Publication Date : 21-03-2013
Is it just a simple greeting of "zdra-stvu-eetee (hello), Moscow" or really a veiled warning of "watch out, Washington"?
Tomorrow, Xi Jinping will begin his first overseas trip as China's President, visiting first Russia and then Africa.
For some, his choice of destination is not striking given that his predecessor, Hu Jintao, also made his first overseas trip to Russia in May 2003, after succeeding Jiang Zemin.
But others see deeper meaning in it, given the tension between China and the United States over the latter's efforts to heighten its influence in the Asia-Pacific.
His pick of Russia as his first stop has thus sparked talk that Beijing is seeking to launch its own "pivot to Moscow", against the US' pivot to the Asia-Pacific.
Wrote Russian political scientist Sergei Karaganov: "China views Russia as its strategic rear - and perhaps a base - in its escalating rivalry with the US (though not yet as an ally)".
Singapore-based analyst Li Mingjiang said Xi's trip to Russia shows that China wants to maintain and enhance its strategic ties with Russia and that it "regards Moscow as a very useful partner in global power politics".
However, others warn against over-reading Xi's visit to Moscow as a primarily anti-US move.
First, it is a logical decision for Xi to make Russia his first stop, given that he visited the US recently. In February last year, as vice-president and the presumptive successor to Hu, he made a high-profile trip to several US cities, including the capital.
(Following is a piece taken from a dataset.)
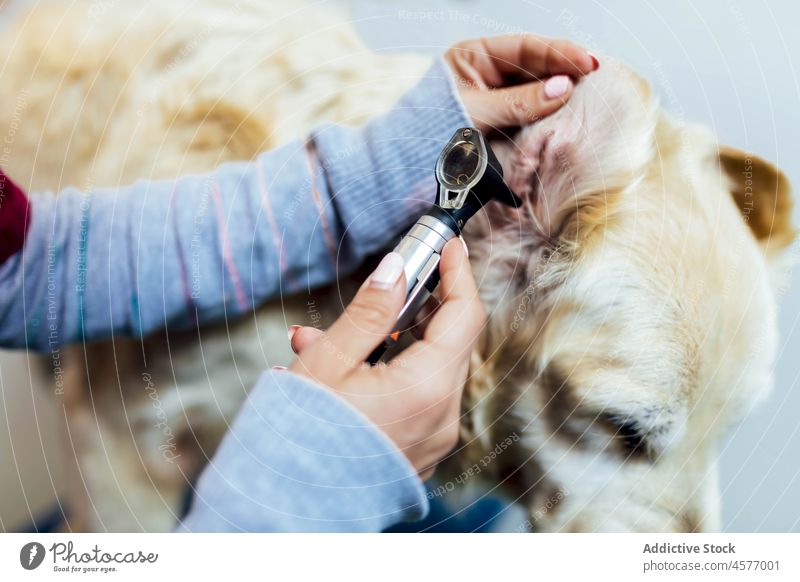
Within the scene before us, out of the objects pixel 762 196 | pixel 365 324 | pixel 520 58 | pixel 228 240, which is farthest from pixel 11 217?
pixel 762 196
At the national legislature's annual session last week, Xi, 60, became the new President.
Said Peking University analyst Wang Dong: "I won't read too much into it or interpret it as crude as a balance-of-power game since there is simply much diplomatic common sense here."
Agreeing, retired American diplomat Don Keyser pointed out that China will be hosting a string of top US officials in the coming weeks, starting with Treasury Secretary Jacob Lew, on a two-day trip from Tuesday. Soon to follow is Secretary of State John Kerry, likely next month. "There is little reason to anticipate major departures from established policies, relationships and rhetoric," said Keyser.
Also, analysts say, the pursuit of strong ties with Moscow is part of China's desire to form new types of relationships with major powers. Said Professor Wang: "I see this as consistent with the new leadership's efforts to pursue a balanced and prudent foreign policy."
It is especially so when they are each other's biggest neighbours and potential for deeper cooperation exists. Both are part of the Brics bloc and the Shanghai Cooperation Organisation.
After Moscow, Xi will visit Tanzania and Congo, and attend the Fifth Brics Leaders Meeting in South Africa.
Trade and cooperation have grown between Beijing and Moscow of late. They have also acted in tandem on global issues, such as Syria's civil war and North Korea's missile tests.
At a press conference on Sunday, Premier Li Keqiang said Beijing hopes to see its current US$88 billion trade with Russia multiply several times. By comparison, Sino-US trade is about six times larger at US$500 billion.
It may not be easy though.
Despite the warming ties, suspicions linger between China and Russia, former Communist allies which split and even engaged in a brief border conflict in the late 1960s.
For instance, recent news reports indicate that talks over a massive natural gas pipeline from Russia to China have encountered difficulties due to pricing disagreements.
Still, Vice-Foreign Minister Cheng Guoping said at a press briefing yesterday that China is hopeful of striking the gas deal during Xi's trip.
"We will have some outcomes related to energy, investment and major projects of strategic importance. We expect some breakthrough on these pragmatic cooperation fields," he added.